▸ **Passage provided**:
━━━━━━━━━━
The Brockhampton Estate in the West Midlands is one of the most picturesque properties owned and administered by the National Trust.
At its heart stands Lower Brockhampton, a fine early 15th century cruck hall with spere truss, built within a wet moat by John Domulton, a descendant of the de Brockhamptons. To the south of the house, originally straddling the moat and erected circa 1600, is the gatehouse, its western wall standing on the dam which closed the end of the moat in the 19th century.
Both buildings were restored by J C Buckler in the mid 19th century.
That programme of work was particularly notable, as Buckler appears to have dismantled the hall range, to remove an inserted floor and other later modifications, and re-erected it in a fairly accurate, archaeologicallyinformed restoration, alongside the cross-wing which had survived in more or less original configuration.
He omitted to reconstruct the eastern truss of the hall against the cross-wing however, and so the wind-braces in this eastern bay have a peculiarly truncated and hunched appearance. He also renewed all of the infill-panels with brick-on-edge in the hall's south-wall frame.
His repair of the gatehouse was much less dramatic, but attempted to address the fundamental structural inadequacy of the little building, by providing corbel brackets beneath the jettied eastern floor-joists to resist the gradual capsize that was developing. All infill-panels and some timber frame members were renewed.
Picturesque decay The buildings were given to the National Trust in 1946, in poor condition. A major repair scheme was undertaken during the 1950s, resulting in the reconstruction of the south-wall frame of the hall using second-hand oak with nailed joints and brick infill-panels. The south wall of the cross-wing was repaired with machine-sawn timber and there was a similar reconstruction of the upper south-wall frame of the gatehouse.
Most of the 19th century lath and plaster infill-panels were retained;
those that were damaged or removed for timber repairs were replaced.
In 1991, Stainburn Taylor carried out inspections of both buildings and the adjacent ruined chapel, and reported that the hall was in danger of collapse of the south-wall frame, and that the south cross-wing was in serious disrepair. Works to the gatehouse, it was decided, could be deferred for seven to 10 years, despite its increasing instability.
During 1995-96, with grant aid from English Heritage, the owners undertook a major and successful timber-frame repair to the house.
The conservation and repair philosophy, which was to be maintained for repairs to both the house and gatehouse, was heavily influenced by the importance of the 'picturesque' restoration by Buckler.
Thus it was that the hall's southwall frame and cross-wing southwall frame were reconstructed to their 19th century configuration, using reclaimed oak for most repairs and new timber only for structural necessities.All were jointed throughout and given new wattle or split laths and daub panels, to decrease weight and to eliminate the water entraining characteristics of the brick panels.
━━━━━━━━━━
▸ **Work to complete**:
**A.** Answer these from the Brockhampton passage:
(i) Who restored both buildings in the mid 19th century?
(ii) In what year were the buildings given to the National Trust?
(iii) Which body gave grant aid for the 1995-96 timber-frame repair?
**B.** Quote the Brockhampton passage word for word, giving the stretch from "Picturesque decay The" through "repairs were replaced.".
The material that follows has nothing to do with the Brockhampton passage.
━━━━━━━━━━
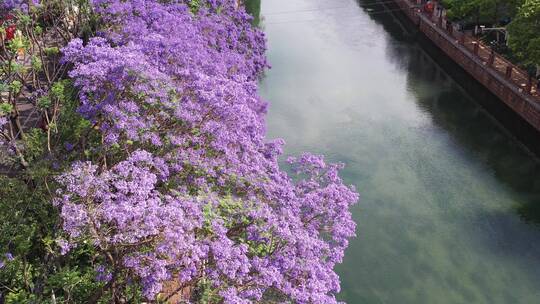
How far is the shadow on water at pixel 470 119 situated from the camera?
84.4ft

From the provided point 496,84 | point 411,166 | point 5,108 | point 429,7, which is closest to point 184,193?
point 5,108

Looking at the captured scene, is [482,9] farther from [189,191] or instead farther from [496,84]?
[189,191]

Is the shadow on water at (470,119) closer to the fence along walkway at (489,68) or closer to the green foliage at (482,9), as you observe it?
the fence along walkway at (489,68)

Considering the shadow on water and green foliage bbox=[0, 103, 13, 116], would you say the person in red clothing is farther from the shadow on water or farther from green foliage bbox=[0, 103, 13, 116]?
green foliage bbox=[0, 103, 13, 116]

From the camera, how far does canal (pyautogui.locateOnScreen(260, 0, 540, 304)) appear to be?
19.5 metres

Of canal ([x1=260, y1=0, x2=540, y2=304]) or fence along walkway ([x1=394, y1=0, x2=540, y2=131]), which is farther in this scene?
fence along walkway ([x1=394, y1=0, x2=540, y2=131])

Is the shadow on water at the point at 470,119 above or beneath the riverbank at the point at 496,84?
beneath

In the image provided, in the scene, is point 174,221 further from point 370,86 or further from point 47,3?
point 370,86

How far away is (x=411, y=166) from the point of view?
1049 inches

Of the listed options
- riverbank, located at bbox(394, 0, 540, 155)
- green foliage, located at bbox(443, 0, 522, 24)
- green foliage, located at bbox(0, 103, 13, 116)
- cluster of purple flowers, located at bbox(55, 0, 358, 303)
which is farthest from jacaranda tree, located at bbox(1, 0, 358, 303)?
green foliage, located at bbox(443, 0, 522, 24)

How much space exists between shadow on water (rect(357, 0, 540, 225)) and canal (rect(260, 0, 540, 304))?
8cm

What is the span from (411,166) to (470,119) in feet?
24.8

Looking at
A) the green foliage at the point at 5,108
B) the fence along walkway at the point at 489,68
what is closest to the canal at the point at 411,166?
the fence along walkway at the point at 489,68

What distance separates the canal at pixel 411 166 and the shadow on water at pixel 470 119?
0.27 ft
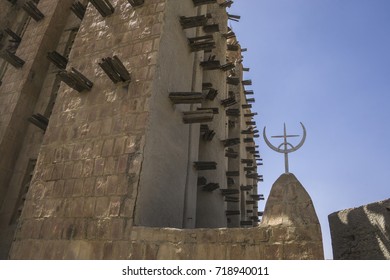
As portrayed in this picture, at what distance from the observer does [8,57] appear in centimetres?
838

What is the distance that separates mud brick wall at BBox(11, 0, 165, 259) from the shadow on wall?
2842mm

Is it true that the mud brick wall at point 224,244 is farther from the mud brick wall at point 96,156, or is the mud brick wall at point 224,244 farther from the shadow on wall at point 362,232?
the shadow on wall at point 362,232

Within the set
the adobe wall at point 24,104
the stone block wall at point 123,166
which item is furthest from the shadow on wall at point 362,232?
the adobe wall at point 24,104

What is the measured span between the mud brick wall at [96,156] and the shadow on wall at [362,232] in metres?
2.84

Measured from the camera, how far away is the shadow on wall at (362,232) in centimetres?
346

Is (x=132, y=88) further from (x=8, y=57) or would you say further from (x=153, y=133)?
(x=8, y=57)

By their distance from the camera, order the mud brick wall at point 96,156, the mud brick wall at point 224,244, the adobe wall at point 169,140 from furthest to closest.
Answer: the adobe wall at point 169,140, the mud brick wall at point 96,156, the mud brick wall at point 224,244

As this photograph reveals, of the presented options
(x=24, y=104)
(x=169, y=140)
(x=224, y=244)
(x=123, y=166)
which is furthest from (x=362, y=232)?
(x=24, y=104)

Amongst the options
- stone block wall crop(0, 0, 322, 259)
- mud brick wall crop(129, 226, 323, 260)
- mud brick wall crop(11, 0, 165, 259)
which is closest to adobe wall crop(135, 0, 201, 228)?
stone block wall crop(0, 0, 322, 259)

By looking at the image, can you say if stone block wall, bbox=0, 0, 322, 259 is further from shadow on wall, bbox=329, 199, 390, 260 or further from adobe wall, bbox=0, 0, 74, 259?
shadow on wall, bbox=329, 199, 390, 260

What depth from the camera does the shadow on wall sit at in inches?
136

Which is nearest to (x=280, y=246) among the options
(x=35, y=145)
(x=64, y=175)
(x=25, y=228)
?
(x=64, y=175)

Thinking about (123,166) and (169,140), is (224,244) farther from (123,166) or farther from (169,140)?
(169,140)
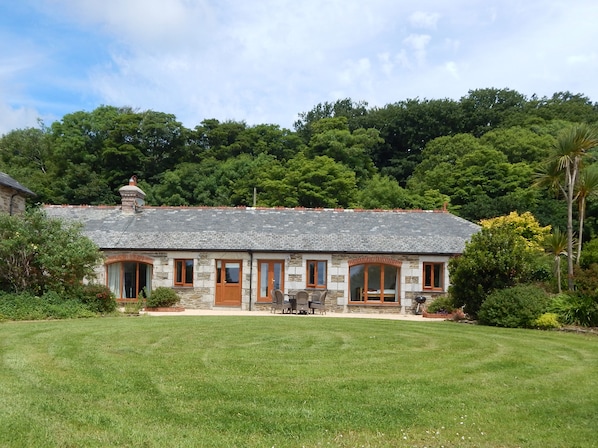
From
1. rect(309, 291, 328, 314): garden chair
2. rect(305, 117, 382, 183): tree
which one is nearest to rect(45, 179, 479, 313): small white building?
rect(309, 291, 328, 314): garden chair

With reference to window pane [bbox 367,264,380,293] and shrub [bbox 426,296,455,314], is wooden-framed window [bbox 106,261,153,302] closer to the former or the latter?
window pane [bbox 367,264,380,293]

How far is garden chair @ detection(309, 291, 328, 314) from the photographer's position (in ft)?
66.2

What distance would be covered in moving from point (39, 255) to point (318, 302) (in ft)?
31.7

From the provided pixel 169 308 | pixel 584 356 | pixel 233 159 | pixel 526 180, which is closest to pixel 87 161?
pixel 233 159

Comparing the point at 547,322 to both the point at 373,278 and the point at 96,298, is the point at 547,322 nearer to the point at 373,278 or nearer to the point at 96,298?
the point at 373,278

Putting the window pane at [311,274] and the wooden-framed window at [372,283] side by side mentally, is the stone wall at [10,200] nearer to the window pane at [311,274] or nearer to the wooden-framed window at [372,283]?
the window pane at [311,274]

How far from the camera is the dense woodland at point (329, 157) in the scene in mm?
40116

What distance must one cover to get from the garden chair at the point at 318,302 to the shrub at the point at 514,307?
20.3ft

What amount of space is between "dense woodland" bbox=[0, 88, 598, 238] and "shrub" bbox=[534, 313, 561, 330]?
20720mm

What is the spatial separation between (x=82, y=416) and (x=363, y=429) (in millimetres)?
3025

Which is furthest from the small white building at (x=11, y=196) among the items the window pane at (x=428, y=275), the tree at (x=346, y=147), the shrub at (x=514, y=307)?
the tree at (x=346, y=147)

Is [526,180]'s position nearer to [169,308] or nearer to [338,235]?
[338,235]

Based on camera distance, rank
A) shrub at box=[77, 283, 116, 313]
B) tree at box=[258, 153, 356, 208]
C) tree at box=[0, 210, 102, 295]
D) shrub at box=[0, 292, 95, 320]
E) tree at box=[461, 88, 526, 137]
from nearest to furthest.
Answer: shrub at box=[0, 292, 95, 320] < tree at box=[0, 210, 102, 295] < shrub at box=[77, 283, 116, 313] < tree at box=[258, 153, 356, 208] < tree at box=[461, 88, 526, 137]

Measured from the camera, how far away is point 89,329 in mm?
12781
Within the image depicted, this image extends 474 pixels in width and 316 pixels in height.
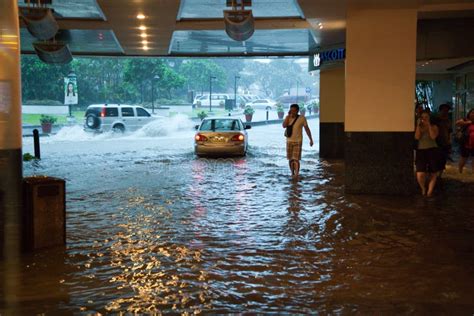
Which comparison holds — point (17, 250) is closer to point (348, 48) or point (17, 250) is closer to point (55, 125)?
point (348, 48)

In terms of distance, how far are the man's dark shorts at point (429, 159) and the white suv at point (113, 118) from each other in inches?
941

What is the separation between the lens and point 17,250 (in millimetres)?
6582

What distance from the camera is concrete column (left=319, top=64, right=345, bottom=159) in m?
18.2

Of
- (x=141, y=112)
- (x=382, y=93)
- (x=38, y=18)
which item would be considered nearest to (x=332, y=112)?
(x=382, y=93)

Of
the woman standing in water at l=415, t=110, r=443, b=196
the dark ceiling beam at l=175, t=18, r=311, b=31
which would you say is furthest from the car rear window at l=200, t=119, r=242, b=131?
the woman standing in water at l=415, t=110, r=443, b=196

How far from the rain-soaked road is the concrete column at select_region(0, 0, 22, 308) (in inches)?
12.1

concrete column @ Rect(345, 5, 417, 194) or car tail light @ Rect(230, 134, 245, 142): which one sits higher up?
concrete column @ Rect(345, 5, 417, 194)

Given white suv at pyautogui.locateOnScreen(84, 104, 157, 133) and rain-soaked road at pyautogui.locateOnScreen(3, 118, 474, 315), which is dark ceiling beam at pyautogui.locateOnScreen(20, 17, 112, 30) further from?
white suv at pyautogui.locateOnScreen(84, 104, 157, 133)

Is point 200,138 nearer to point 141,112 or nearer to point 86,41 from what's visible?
point 86,41

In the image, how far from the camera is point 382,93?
35.1ft

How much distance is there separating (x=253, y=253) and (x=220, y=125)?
1315 centimetres

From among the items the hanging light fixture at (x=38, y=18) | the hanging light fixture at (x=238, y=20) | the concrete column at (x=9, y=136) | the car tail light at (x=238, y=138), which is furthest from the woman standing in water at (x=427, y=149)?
the car tail light at (x=238, y=138)

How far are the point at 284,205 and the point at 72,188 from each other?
4.86 meters

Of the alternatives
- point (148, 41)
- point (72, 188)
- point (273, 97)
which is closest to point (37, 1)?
point (72, 188)
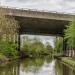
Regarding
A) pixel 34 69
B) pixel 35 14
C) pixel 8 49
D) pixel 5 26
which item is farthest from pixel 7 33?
pixel 34 69

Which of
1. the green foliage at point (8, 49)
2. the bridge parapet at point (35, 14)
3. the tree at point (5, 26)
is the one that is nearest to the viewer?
the tree at point (5, 26)

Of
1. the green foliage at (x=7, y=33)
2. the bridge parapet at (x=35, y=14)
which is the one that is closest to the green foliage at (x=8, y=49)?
the green foliage at (x=7, y=33)

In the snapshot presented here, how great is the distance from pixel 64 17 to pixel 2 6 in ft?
49.2

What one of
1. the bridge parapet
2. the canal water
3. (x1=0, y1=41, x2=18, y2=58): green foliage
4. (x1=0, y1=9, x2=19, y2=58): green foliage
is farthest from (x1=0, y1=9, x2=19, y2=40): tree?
the bridge parapet

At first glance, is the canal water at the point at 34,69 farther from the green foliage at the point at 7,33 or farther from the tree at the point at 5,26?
the green foliage at the point at 7,33

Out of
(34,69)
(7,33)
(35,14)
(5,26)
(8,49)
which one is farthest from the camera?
(35,14)

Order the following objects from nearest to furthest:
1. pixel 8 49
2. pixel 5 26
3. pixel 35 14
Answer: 1. pixel 5 26
2. pixel 8 49
3. pixel 35 14

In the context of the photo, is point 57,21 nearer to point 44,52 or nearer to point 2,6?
point 2,6

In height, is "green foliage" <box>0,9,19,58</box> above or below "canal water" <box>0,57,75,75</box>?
above

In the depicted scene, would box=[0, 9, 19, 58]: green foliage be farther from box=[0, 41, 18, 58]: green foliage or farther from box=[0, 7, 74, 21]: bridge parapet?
box=[0, 7, 74, 21]: bridge parapet

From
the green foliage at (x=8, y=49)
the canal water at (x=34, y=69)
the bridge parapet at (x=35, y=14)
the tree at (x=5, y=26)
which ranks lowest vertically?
the canal water at (x=34, y=69)

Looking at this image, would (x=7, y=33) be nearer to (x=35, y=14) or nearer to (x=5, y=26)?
(x=5, y=26)

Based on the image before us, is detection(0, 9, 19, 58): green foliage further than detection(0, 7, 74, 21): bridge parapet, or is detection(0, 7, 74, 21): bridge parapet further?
detection(0, 7, 74, 21): bridge parapet

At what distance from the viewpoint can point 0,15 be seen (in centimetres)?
5416
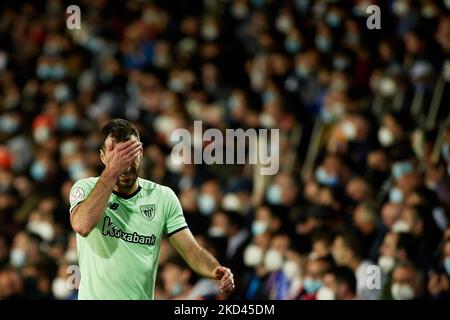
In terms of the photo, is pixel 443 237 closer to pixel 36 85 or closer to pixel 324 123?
pixel 324 123

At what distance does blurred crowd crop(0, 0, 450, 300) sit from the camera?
6918mm

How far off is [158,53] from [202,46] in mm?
590

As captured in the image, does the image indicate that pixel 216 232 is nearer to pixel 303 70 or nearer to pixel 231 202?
pixel 231 202

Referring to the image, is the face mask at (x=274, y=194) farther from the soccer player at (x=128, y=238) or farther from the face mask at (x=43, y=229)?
the soccer player at (x=128, y=238)

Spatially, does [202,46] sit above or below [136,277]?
above

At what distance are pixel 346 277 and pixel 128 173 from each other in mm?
2614

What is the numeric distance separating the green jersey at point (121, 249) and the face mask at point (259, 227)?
350cm

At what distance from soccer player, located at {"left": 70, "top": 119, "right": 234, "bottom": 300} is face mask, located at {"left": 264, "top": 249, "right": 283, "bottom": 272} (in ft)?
9.71

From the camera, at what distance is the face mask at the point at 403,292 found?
246 inches

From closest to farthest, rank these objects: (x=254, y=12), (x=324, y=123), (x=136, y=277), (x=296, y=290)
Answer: (x=136, y=277), (x=296, y=290), (x=324, y=123), (x=254, y=12)

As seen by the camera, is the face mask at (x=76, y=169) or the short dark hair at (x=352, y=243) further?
the face mask at (x=76, y=169)

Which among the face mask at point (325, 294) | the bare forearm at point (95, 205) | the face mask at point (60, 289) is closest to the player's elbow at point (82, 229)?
the bare forearm at point (95, 205)

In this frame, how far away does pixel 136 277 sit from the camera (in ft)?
13.6
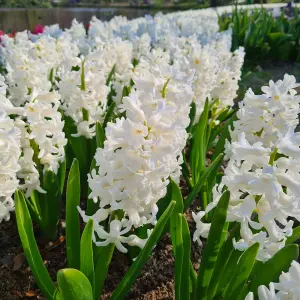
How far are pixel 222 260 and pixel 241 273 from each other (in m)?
0.11

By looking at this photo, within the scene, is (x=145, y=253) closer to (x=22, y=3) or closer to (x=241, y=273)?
(x=241, y=273)

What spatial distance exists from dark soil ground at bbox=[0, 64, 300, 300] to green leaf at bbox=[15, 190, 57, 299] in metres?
0.45

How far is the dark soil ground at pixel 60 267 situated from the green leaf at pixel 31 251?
447 millimetres

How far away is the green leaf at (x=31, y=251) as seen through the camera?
1616mm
━━━━━━━━━━
▸ **Answers to the problems**:
**A.**
(i) J C Buckler
(ii) 1946
(iii) English Heritage

**B.**
Picturesque decay The buildings were given to the National Trust in 1946, in poor condition. A major repair scheme was undertaken during the 1950s, resulting in the reconstruction of the south-wall frame of the hall using second-hand oak with nailed joints and brick infill-panels. The south wall of the cross-wing was repaired with machine-sawn timber and there was a similar reconstruction of the upper south-wall frame of the gatehouse.
Most of the 19th century lath and plaster infill-panels were retained;
those that were damaged or removed for timber repairs were replaced.